___ TE BESTUDEREN TEKST ___
Nu de Italiaanse autoriteiten middels het claimakkoord van 26 januari 2018 op grond van artikel 18, eerste lid, aanhef en onder b, van de Dublinverordening hebben ingestemd met de terugname van eiser, heeft Italië in lijn met hetgeen in de Dublinverordening is opgenomen eveneens aangegeven dat eiser toegang heeft tot de asielprocedure. De stelling van eiser dat zijn verzoek om internationale bescherming niet in behandeling zal worden genomen kan dan ook niet slagen.
Verweerder heeft zich –met de in het besluit gegeven motivering- dan ook terecht op het standpunt gesteld dat geen grond bestaat voor het oordeel dat ten opzicht van Italië niet langer van het interstatelijk vertrouwensbeginsel kan worden uitgegaan of dat door de overdracht van eiser aan Italië een situatie zal ontstaan die strijdig is met artikel 4 van het Handvest.
Voorts is de rechtbank van oordeel dat eiser evenmin aannemelijk heeft gemaakt dat er bijzondere individuele omstandigheden zijn die maken dat een overdracht aan Italië van een onevenredige hardheid getuigt.
Voor zover eiser heeft betoogd dat hij vanwege zijn medische situatie kwetsbaar is, overweegt de rechtbank dat eiser anders dan de vreemdelingen in het arrest Tarakhel, met de door hem overgelegde stukken noch door eerdere ervaringen in Italië aannemelijk heeft gemaakt dat hij, zonder het verkrijgen van aanvullende garanties, in dat land geen adequate zorg- en opvangvoorzieningen zal kunnen krijgen. Eiser heeft immers zijn stelling dat hij in Italië geen noodzakelijke medische zorg heeft ontvangen onvoldoende onderbouwd.
___ GEGEVENS ___
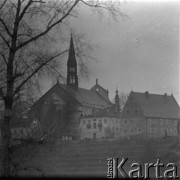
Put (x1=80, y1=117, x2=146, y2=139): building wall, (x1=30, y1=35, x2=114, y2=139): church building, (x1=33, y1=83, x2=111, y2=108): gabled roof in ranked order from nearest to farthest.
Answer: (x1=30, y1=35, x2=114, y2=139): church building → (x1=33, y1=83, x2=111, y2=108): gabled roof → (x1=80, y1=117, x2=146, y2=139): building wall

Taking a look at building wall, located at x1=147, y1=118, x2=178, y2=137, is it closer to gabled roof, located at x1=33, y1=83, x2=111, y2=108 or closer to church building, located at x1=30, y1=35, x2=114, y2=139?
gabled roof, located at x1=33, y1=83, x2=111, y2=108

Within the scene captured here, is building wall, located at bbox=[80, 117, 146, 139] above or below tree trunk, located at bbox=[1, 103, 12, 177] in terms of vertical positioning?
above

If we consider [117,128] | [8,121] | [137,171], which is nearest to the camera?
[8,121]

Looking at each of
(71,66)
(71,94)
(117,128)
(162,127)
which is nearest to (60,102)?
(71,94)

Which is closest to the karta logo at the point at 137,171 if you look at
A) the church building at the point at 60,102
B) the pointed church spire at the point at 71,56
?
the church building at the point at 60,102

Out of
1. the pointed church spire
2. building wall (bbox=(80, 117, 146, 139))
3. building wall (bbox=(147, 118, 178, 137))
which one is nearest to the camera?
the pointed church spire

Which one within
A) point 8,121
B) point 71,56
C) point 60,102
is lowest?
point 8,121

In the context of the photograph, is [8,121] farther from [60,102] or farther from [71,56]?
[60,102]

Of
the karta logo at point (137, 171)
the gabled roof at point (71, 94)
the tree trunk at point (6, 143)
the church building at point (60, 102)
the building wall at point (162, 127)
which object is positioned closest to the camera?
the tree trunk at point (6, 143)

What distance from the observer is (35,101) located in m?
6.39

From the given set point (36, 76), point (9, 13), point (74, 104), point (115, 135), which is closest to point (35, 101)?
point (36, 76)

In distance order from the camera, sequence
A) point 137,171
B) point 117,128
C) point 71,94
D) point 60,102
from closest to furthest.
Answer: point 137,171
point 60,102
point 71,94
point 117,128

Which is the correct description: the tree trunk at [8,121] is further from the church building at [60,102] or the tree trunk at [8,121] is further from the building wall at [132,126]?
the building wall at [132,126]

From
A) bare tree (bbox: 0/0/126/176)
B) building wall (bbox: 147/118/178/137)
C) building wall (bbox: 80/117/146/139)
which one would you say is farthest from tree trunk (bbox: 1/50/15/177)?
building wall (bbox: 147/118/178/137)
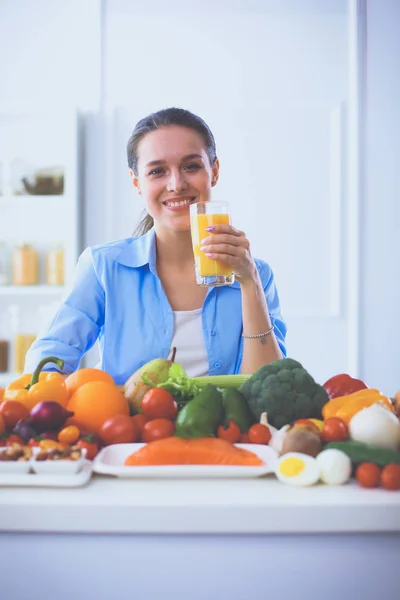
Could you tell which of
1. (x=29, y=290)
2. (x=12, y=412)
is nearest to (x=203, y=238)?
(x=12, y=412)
___
- [UIT TE VOEREN OPDRACHTEN]:
(A) Op welke datum is volgens de uitspraak over de overdracht aan Italië het claimakkoord gesloten?
(B) Pak de uitspraak over de overdracht aan Italië weer op na de laatste zin en schrijf die verder.
De gegevens zijn hier niet nodig.

- [ANTWOORDEN]:
(A) Op 26 januari 2018.

(B)
De Afdeling heeft in haar uitspraak van 17 april 2015, ECLI:NL:RVS:2015:1304 geoordeeld dat verweerder met zijn werkwijze inzake informatievoorziening naar de Italiaanse autoriteiten toe met betrekking tot bijzondere behoeften en de fysieke en mentale gezondheidstoestand van een vreemdeling, voldoende heeft gewaarborgd dat eiser ook na zijn overdracht de door hem benodigde voorzieningen zal ontvangen. Gelet hierop zijn voor eiser geen aanvullende garanties van de Italiaanse autoriteiten nodig.
Verweerder heeft er voorts terecht op gewezen dat niet is gebleken waarom Nederland het meest aangewezen land zou zijn om eiser te behandelen en dat Italië vergelijkbare medische voorzieningen heeft.
Het beroep is ongegrond. Voor een proceskostenveroordeling bestaat geen aanleiding.

Beslissing

De rechtbank verklaart het beroep ongegrond.
Deze uitspraak is gedaan door mr. J.M. Ghrib, rechter, in aanwezigheid van
mr. M.E. Pluymaekers, griffier.
Deze uitspraak is digitaal ondertekend en bekendgemaakt op:
Dit document is digitaal ondertekend. U kunt controleren of het daadwerkelijk van de Rechtspraak afkomstig is en of het niet is aangepast. Heeft u het digitaal ontvangen, dan controleert u dit via https://validatie.justid.nl. Heeft u het document op papier, dan kunt u dit navragen bij de balie van de rechtbank.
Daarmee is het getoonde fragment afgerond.